I am an engineer student and I started using Rhino and Grasshopper.
At the end my goal is to control and tune the tesselation of hexagons on freeform surfaces.
I started from the half sphere as demostrator.
I am aware that it is not possible to tessellate a sphere with only hexagons (regular or non regular) due to the Euler’s theorem, but for the half sphere I guess it is possible if we allow some deformations of the hexagons.
I tried with Grasshopper and LunchBox but I don’t obtain only hexagons as shown here:
I would like to obtain as much as possible regular hexagons on top of the half sphere and more deformated ones towards the base, is it possible?
Furthermore, I saw that with lunchbox you define just the number of hexagons with U and V but in this way you don’t really control the shape of the hexagons, I would like to obtain as much as possible regular honeycomb. How is it possible?
At the end I will planarize the hexagon tessellation but I found already material on how to do this.
I appreciate any kind of help or advice, thank you!
this approach is very interesting and useful for what I need.
Is it possible to control the change in the hexagon sizes (for example relate it to the curvature) and set the max and min size?
Is it possible to apply an analogous approach to any freeform surfaces?
I search now what are möbius transformations and how to control them in gh.
I am trying to further develop my concept. I have now to populate each hexagon of the half sphere with another hexagon of fixed size, in order to have more space on top of the half sphere and almost no space at the base. I am struggling to align the internal hexagons to the external ones, maybe you can help me again?
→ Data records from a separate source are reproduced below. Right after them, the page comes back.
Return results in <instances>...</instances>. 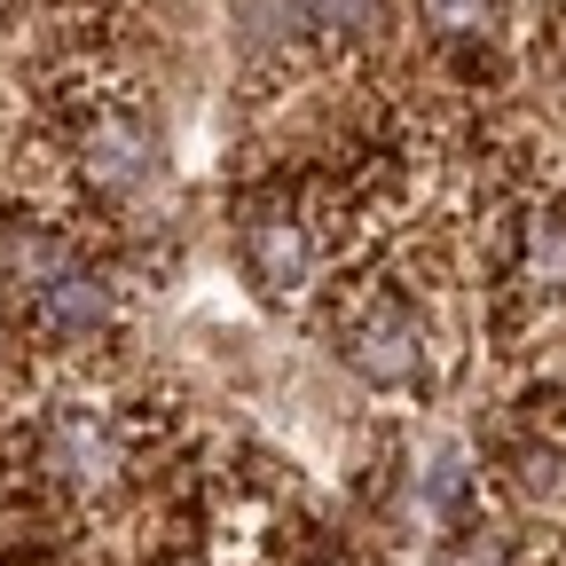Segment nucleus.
I'll return each mask as SVG.
<instances>
[{"mask_svg": "<svg viewBox=\"0 0 566 566\" xmlns=\"http://www.w3.org/2000/svg\"><path fill=\"white\" fill-rule=\"evenodd\" d=\"M424 363H433V346H424V323L409 307H370L363 323L346 331V370L363 386H378V394L424 386Z\"/></svg>", "mask_w": 566, "mask_h": 566, "instance_id": "f257e3e1", "label": "nucleus"}, {"mask_svg": "<svg viewBox=\"0 0 566 566\" xmlns=\"http://www.w3.org/2000/svg\"><path fill=\"white\" fill-rule=\"evenodd\" d=\"M244 268H252V283L268 300H300L315 283V237H307V221H300V212H283V205L252 212V221H244Z\"/></svg>", "mask_w": 566, "mask_h": 566, "instance_id": "f03ea898", "label": "nucleus"}, {"mask_svg": "<svg viewBox=\"0 0 566 566\" xmlns=\"http://www.w3.org/2000/svg\"><path fill=\"white\" fill-rule=\"evenodd\" d=\"M24 315H32V331L55 338V346H87V338L111 331V283H103L87 260H71L55 283H40V292L24 300Z\"/></svg>", "mask_w": 566, "mask_h": 566, "instance_id": "7ed1b4c3", "label": "nucleus"}, {"mask_svg": "<svg viewBox=\"0 0 566 566\" xmlns=\"http://www.w3.org/2000/svg\"><path fill=\"white\" fill-rule=\"evenodd\" d=\"M40 464L55 480H71V488H103L111 480V424L87 417V409H63L48 424V441H40Z\"/></svg>", "mask_w": 566, "mask_h": 566, "instance_id": "20e7f679", "label": "nucleus"}, {"mask_svg": "<svg viewBox=\"0 0 566 566\" xmlns=\"http://www.w3.org/2000/svg\"><path fill=\"white\" fill-rule=\"evenodd\" d=\"M80 158H87V174L103 189H142L150 181V126L126 118V111H103L87 126V142H80Z\"/></svg>", "mask_w": 566, "mask_h": 566, "instance_id": "39448f33", "label": "nucleus"}, {"mask_svg": "<svg viewBox=\"0 0 566 566\" xmlns=\"http://www.w3.org/2000/svg\"><path fill=\"white\" fill-rule=\"evenodd\" d=\"M520 268L535 292H566V212H535L520 237Z\"/></svg>", "mask_w": 566, "mask_h": 566, "instance_id": "423d86ee", "label": "nucleus"}, {"mask_svg": "<svg viewBox=\"0 0 566 566\" xmlns=\"http://www.w3.org/2000/svg\"><path fill=\"white\" fill-rule=\"evenodd\" d=\"M300 17H307L315 40L346 48V40H370L378 32V0H300Z\"/></svg>", "mask_w": 566, "mask_h": 566, "instance_id": "0eeeda50", "label": "nucleus"}, {"mask_svg": "<svg viewBox=\"0 0 566 566\" xmlns=\"http://www.w3.org/2000/svg\"><path fill=\"white\" fill-rule=\"evenodd\" d=\"M495 9H504V0H417V17H424L433 40H488Z\"/></svg>", "mask_w": 566, "mask_h": 566, "instance_id": "6e6552de", "label": "nucleus"}, {"mask_svg": "<svg viewBox=\"0 0 566 566\" xmlns=\"http://www.w3.org/2000/svg\"><path fill=\"white\" fill-rule=\"evenodd\" d=\"M441 566H512L504 558V535H488V527H464L457 543H449V558Z\"/></svg>", "mask_w": 566, "mask_h": 566, "instance_id": "1a4fd4ad", "label": "nucleus"}]
</instances>
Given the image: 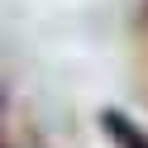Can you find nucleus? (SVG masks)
<instances>
[{
    "label": "nucleus",
    "instance_id": "nucleus-1",
    "mask_svg": "<svg viewBox=\"0 0 148 148\" xmlns=\"http://www.w3.org/2000/svg\"><path fill=\"white\" fill-rule=\"evenodd\" d=\"M100 129H105V138L115 148H148V129H138L134 119H129L124 110H115V105L100 110Z\"/></svg>",
    "mask_w": 148,
    "mask_h": 148
}]
</instances>
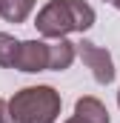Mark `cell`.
Returning a JSON list of instances; mask_svg holds the SVG:
<instances>
[{
	"label": "cell",
	"mask_w": 120,
	"mask_h": 123,
	"mask_svg": "<svg viewBox=\"0 0 120 123\" xmlns=\"http://www.w3.org/2000/svg\"><path fill=\"white\" fill-rule=\"evenodd\" d=\"M34 26L43 37H66L69 31H89L94 26V9L86 0H49L37 17Z\"/></svg>",
	"instance_id": "cell-1"
},
{
	"label": "cell",
	"mask_w": 120,
	"mask_h": 123,
	"mask_svg": "<svg viewBox=\"0 0 120 123\" xmlns=\"http://www.w3.org/2000/svg\"><path fill=\"white\" fill-rule=\"evenodd\" d=\"M74 49H77L80 60L91 69V74H94L97 83L109 86V83L114 80V60H112L109 49H103V46H97V43H91V40H80V43H74Z\"/></svg>",
	"instance_id": "cell-3"
},
{
	"label": "cell",
	"mask_w": 120,
	"mask_h": 123,
	"mask_svg": "<svg viewBox=\"0 0 120 123\" xmlns=\"http://www.w3.org/2000/svg\"><path fill=\"white\" fill-rule=\"evenodd\" d=\"M74 120L77 123H112V117H109V109H106L97 97L83 94V97H77V103H74Z\"/></svg>",
	"instance_id": "cell-5"
},
{
	"label": "cell",
	"mask_w": 120,
	"mask_h": 123,
	"mask_svg": "<svg viewBox=\"0 0 120 123\" xmlns=\"http://www.w3.org/2000/svg\"><path fill=\"white\" fill-rule=\"evenodd\" d=\"M14 69L34 74V72H46L49 69V43L43 40H23L17 46V57H14Z\"/></svg>",
	"instance_id": "cell-4"
},
{
	"label": "cell",
	"mask_w": 120,
	"mask_h": 123,
	"mask_svg": "<svg viewBox=\"0 0 120 123\" xmlns=\"http://www.w3.org/2000/svg\"><path fill=\"white\" fill-rule=\"evenodd\" d=\"M34 9V0H0V17L6 23H23Z\"/></svg>",
	"instance_id": "cell-7"
},
{
	"label": "cell",
	"mask_w": 120,
	"mask_h": 123,
	"mask_svg": "<svg viewBox=\"0 0 120 123\" xmlns=\"http://www.w3.org/2000/svg\"><path fill=\"white\" fill-rule=\"evenodd\" d=\"M17 46H20V40H14L9 31H0V66H3V69L14 66V57H17Z\"/></svg>",
	"instance_id": "cell-8"
},
{
	"label": "cell",
	"mask_w": 120,
	"mask_h": 123,
	"mask_svg": "<svg viewBox=\"0 0 120 123\" xmlns=\"http://www.w3.org/2000/svg\"><path fill=\"white\" fill-rule=\"evenodd\" d=\"M109 3H112V6H114V9L120 12V0H109Z\"/></svg>",
	"instance_id": "cell-10"
},
{
	"label": "cell",
	"mask_w": 120,
	"mask_h": 123,
	"mask_svg": "<svg viewBox=\"0 0 120 123\" xmlns=\"http://www.w3.org/2000/svg\"><path fill=\"white\" fill-rule=\"evenodd\" d=\"M77 57V49L72 40L66 37H57L54 43H49V69L52 72H66Z\"/></svg>",
	"instance_id": "cell-6"
},
{
	"label": "cell",
	"mask_w": 120,
	"mask_h": 123,
	"mask_svg": "<svg viewBox=\"0 0 120 123\" xmlns=\"http://www.w3.org/2000/svg\"><path fill=\"white\" fill-rule=\"evenodd\" d=\"M117 106H120V92H117Z\"/></svg>",
	"instance_id": "cell-12"
},
{
	"label": "cell",
	"mask_w": 120,
	"mask_h": 123,
	"mask_svg": "<svg viewBox=\"0 0 120 123\" xmlns=\"http://www.w3.org/2000/svg\"><path fill=\"white\" fill-rule=\"evenodd\" d=\"M0 123H14L12 120V115H9V103L0 97Z\"/></svg>",
	"instance_id": "cell-9"
},
{
	"label": "cell",
	"mask_w": 120,
	"mask_h": 123,
	"mask_svg": "<svg viewBox=\"0 0 120 123\" xmlns=\"http://www.w3.org/2000/svg\"><path fill=\"white\" fill-rule=\"evenodd\" d=\"M66 123H77V120H74V117H72V120H66Z\"/></svg>",
	"instance_id": "cell-11"
},
{
	"label": "cell",
	"mask_w": 120,
	"mask_h": 123,
	"mask_svg": "<svg viewBox=\"0 0 120 123\" xmlns=\"http://www.w3.org/2000/svg\"><path fill=\"white\" fill-rule=\"evenodd\" d=\"M6 103L14 123H54L63 106L60 92H54L52 86H26Z\"/></svg>",
	"instance_id": "cell-2"
}]
</instances>
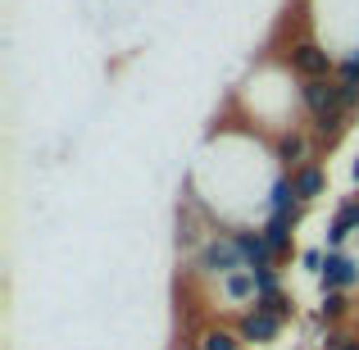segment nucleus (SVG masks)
Segmentation results:
<instances>
[{
	"label": "nucleus",
	"instance_id": "obj_11",
	"mask_svg": "<svg viewBox=\"0 0 359 350\" xmlns=\"http://www.w3.org/2000/svg\"><path fill=\"white\" fill-rule=\"evenodd\" d=\"M337 87H341V109L346 114H359V60L355 55H341V64H337Z\"/></svg>",
	"mask_w": 359,
	"mask_h": 350
},
{
	"label": "nucleus",
	"instance_id": "obj_8",
	"mask_svg": "<svg viewBox=\"0 0 359 350\" xmlns=\"http://www.w3.org/2000/svg\"><path fill=\"white\" fill-rule=\"evenodd\" d=\"M232 241H237L245 269L273 264V250H269V241H264V228H259V223H237V228H232Z\"/></svg>",
	"mask_w": 359,
	"mask_h": 350
},
{
	"label": "nucleus",
	"instance_id": "obj_10",
	"mask_svg": "<svg viewBox=\"0 0 359 350\" xmlns=\"http://www.w3.org/2000/svg\"><path fill=\"white\" fill-rule=\"evenodd\" d=\"M291 187H296L300 205H314L318 196L327 191V168H323V164H305V168H296V173H291Z\"/></svg>",
	"mask_w": 359,
	"mask_h": 350
},
{
	"label": "nucleus",
	"instance_id": "obj_6",
	"mask_svg": "<svg viewBox=\"0 0 359 350\" xmlns=\"http://www.w3.org/2000/svg\"><path fill=\"white\" fill-rule=\"evenodd\" d=\"M300 105H305L309 119H323V114H332V109H341V87H337V78L300 82Z\"/></svg>",
	"mask_w": 359,
	"mask_h": 350
},
{
	"label": "nucleus",
	"instance_id": "obj_4",
	"mask_svg": "<svg viewBox=\"0 0 359 350\" xmlns=\"http://www.w3.org/2000/svg\"><path fill=\"white\" fill-rule=\"evenodd\" d=\"M351 236H359V196H346L332 210V219L323 228V250H346Z\"/></svg>",
	"mask_w": 359,
	"mask_h": 350
},
{
	"label": "nucleus",
	"instance_id": "obj_14",
	"mask_svg": "<svg viewBox=\"0 0 359 350\" xmlns=\"http://www.w3.org/2000/svg\"><path fill=\"white\" fill-rule=\"evenodd\" d=\"M250 309H259V314L278 318V323H291V318H296V300H291L287 287H282V291H269V296H255Z\"/></svg>",
	"mask_w": 359,
	"mask_h": 350
},
{
	"label": "nucleus",
	"instance_id": "obj_2",
	"mask_svg": "<svg viewBox=\"0 0 359 350\" xmlns=\"http://www.w3.org/2000/svg\"><path fill=\"white\" fill-rule=\"evenodd\" d=\"M237 269H245V260H241L237 241H232V232H214L196 255H187V273H191V278L223 282L228 273H237Z\"/></svg>",
	"mask_w": 359,
	"mask_h": 350
},
{
	"label": "nucleus",
	"instance_id": "obj_20",
	"mask_svg": "<svg viewBox=\"0 0 359 350\" xmlns=\"http://www.w3.org/2000/svg\"><path fill=\"white\" fill-rule=\"evenodd\" d=\"M351 55H355V60H359V51H351Z\"/></svg>",
	"mask_w": 359,
	"mask_h": 350
},
{
	"label": "nucleus",
	"instance_id": "obj_19",
	"mask_svg": "<svg viewBox=\"0 0 359 350\" xmlns=\"http://www.w3.org/2000/svg\"><path fill=\"white\" fill-rule=\"evenodd\" d=\"M341 350H359V332H355V337H351V342H346Z\"/></svg>",
	"mask_w": 359,
	"mask_h": 350
},
{
	"label": "nucleus",
	"instance_id": "obj_15",
	"mask_svg": "<svg viewBox=\"0 0 359 350\" xmlns=\"http://www.w3.org/2000/svg\"><path fill=\"white\" fill-rule=\"evenodd\" d=\"M201 350H245V342L237 337V328L210 323V328H201Z\"/></svg>",
	"mask_w": 359,
	"mask_h": 350
},
{
	"label": "nucleus",
	"instance_id": "obj_13",
	"mask_svg": "<svg viewBox=\"0 0 359 350\" xmlns=\"http://www.w3.org/2000/svg\"><path fill=\"white\" fill-rule=\"evenodd\" d=\"M219 291L232 300V305H245V309H250V305H255V296H259V287H255V273H250V269L228 273V278L219 282Z\"/></svg>",
	"mask_w": 359,
	"mask_h": 350
},
{
	"label": "nucleus",
	"instance_id": "obj_16",
	"mask_svg": "<svg viewBox=\"0 0 359 350\" xmlns=\"http://www.w3.org/2000/svg\"><path fill=\"white\" fill-rule=\"evenodd\" d=\"M250 273H255V287H259V296L282 291V269H278V260H273V264H259V269H250Z\"/></svg>",
	"mask_w": 359,
	"mask_h": 350
},
{
	"label": "nucleus",
	"instance_id": "obj_7",
	"mask_svg": "<svg viewBox=\"0 0 359 350\" xmlns=\"http://www.w3.org/2000/svg\"><path fill=\"white\" fill-rule=\"evenodd\" d=\"M232 328H237V337L245 346H273L282 337V323L269 318V314H259V309H241V318Z\"/></svg>",
	"mask_w": 359,
	"mask_h": 350
},
{
	"label": "nucleus",
	"instance_id": "obj_9",
	"mask_svg": "<svg viewBox=\"0 0 359 350\" xmlns=\"http://www.w3.org/2000/svg\"><path fill=\"white\" fill-rule=\"evenodd\" d=\"M296 223H300V214H269V219L259 223V228H264V241H269V250H273V260L291 255V241H296Z\"/></svg>",
	"mask_w": 359,
	"mask_h": 350
},
{
	"label": "nucleus",
	"instance_id": "obj_12",
	"mask_svg": "<svg viewBox=\"0 0 359 350\" xmlns=\"http://www.w3.org/2000/svg\"><path fill=\"white\" fill-rule=\"evenodd\" d=\"M351 309H355L351 291H318V309H314V314L323 318L327 328H346V318H351Z\"/></svg>",
	"mask_w": 359,
	"mask_h": 350
},
{
	"label": "nucleus",
	"instance_id": "obj_18",
	"mask_svg": "<svg viewBox=\"0 0 359 350\" xmlns=\"http://www.w3.org/2000/svg\"><path fill=\"white\" fill-rule=\"evenodd\" d=\"M351 182L359 187V155H355V164H351Z\"/></svg>",
	"mask_w": 359,
	"mask_h": 350
},
{
	"label": "nucleus",
	"instance_id": "obj_3",
	"mask_svg": "<svg viewBox=\"0 0 359 350\" xmlns=\"http://www.w3.org/2000/svg\"><path fill=\"white\" fill-rule=\"evenodd\" d=\"M269 159L282 168V173H296V168H305V164H323V150L314 146L309 123H305V128H291V132L269 137Z\"/></svg>",
	"mask_w": 359,
	"mask_h": 350
},
{
	"label": "nucleus",
	"instance_id": "obj_5",
	"mask_svg": "<svg viewBox=\"0 0 359 350\" xmlns=\"http://www.w3.org/2000/svg\"><path fill=\"white\" fill-rule=\"evenodd\" d=\"M359 287V260L351 250H327V264L318 273V291H355Z\"/></svg>",
	"mask_w": 359,
	"mask_h": 350
},
{
	"label": "nucleus",
	"instance_id": "obj_1",
	"mask_svg": "<svg viewBox=\"0 0 359 350\" xmlns=\"http://www.w3.org/2000/svg\"><path fill=\"white\" fill-rule=\"evenodd\" d=\"M278 60L287 64L291 73H296V82H314V78H337V55L327 51L318 36H296V41H287L278 51Z\"/></svg>",
	"mask_w": 359,
	"mask_h": 350
},
{
	"label": "nucleus",
	"instance_id": "obj_17",
	"mask_svg": "<svg viewBox=\"0 0 359 350\" xmlns=\"http://www.w3.org/2000/svg\"><path fill=\"white\" fill-rule=\"evenodd\" d=\"M323 264H327V250H323V245H305V250H300V269H305L309 278H318V273H323Z\"/></svg>",
	"mask_w": 359,
	"mask_h": 350
}]
</instances>
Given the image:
And last question, I cut the Möbius transformation in order to have a perfect half sphere but with the Rhino commands, not within gh. I would like to do it within gh, can you suggest me how? I didn’t find a way. Thanks
For aligning the fixed size hexagons, you can do the same Moebius transformation to an XY aligned plane centred on each cell of the initial flat hex grid - because they transform in the same way they will match the orientations of the cells on the sphere, and you can use these as the base planes for hexagons of a given fixed size: Half sphere Hexagon Mapping.gh (14.6 KB)
For the cutting part, it depends what geometry it is you want to cut - curves, meshes or surfaces?
Anyway, all the components for this are found under the Intersect tab in GH.
Thank you again Daniel, your help is precious.
It was much easier than I thought. For the cutting part I could find a way, now I am trying to understand how to control better the transition of the hexagon sizes given by the Möbius Transformation.
I read that for my purpose I have to mantain T = 0.5 * Pi, so the only parameter that I can vary is the cell size of the reference hexagon grid.
What I would like to obtain is a spacing between cells (green) not too big for the top of the sphere (le’t say 4-5mm in my case), at the same time a more gradual transition of the spacing between cells till reaching the base circumference without overlapping of cells.
How to control the transition of the hexagon sizes? The red cells should stay constant in dimensions, and also the sphere is fixed. Maybe I have to modify the cell grid before giving the input to the Möbius Transformation? I would like to better control the transformation according to what I need, otherwise I use it just as a “black box”.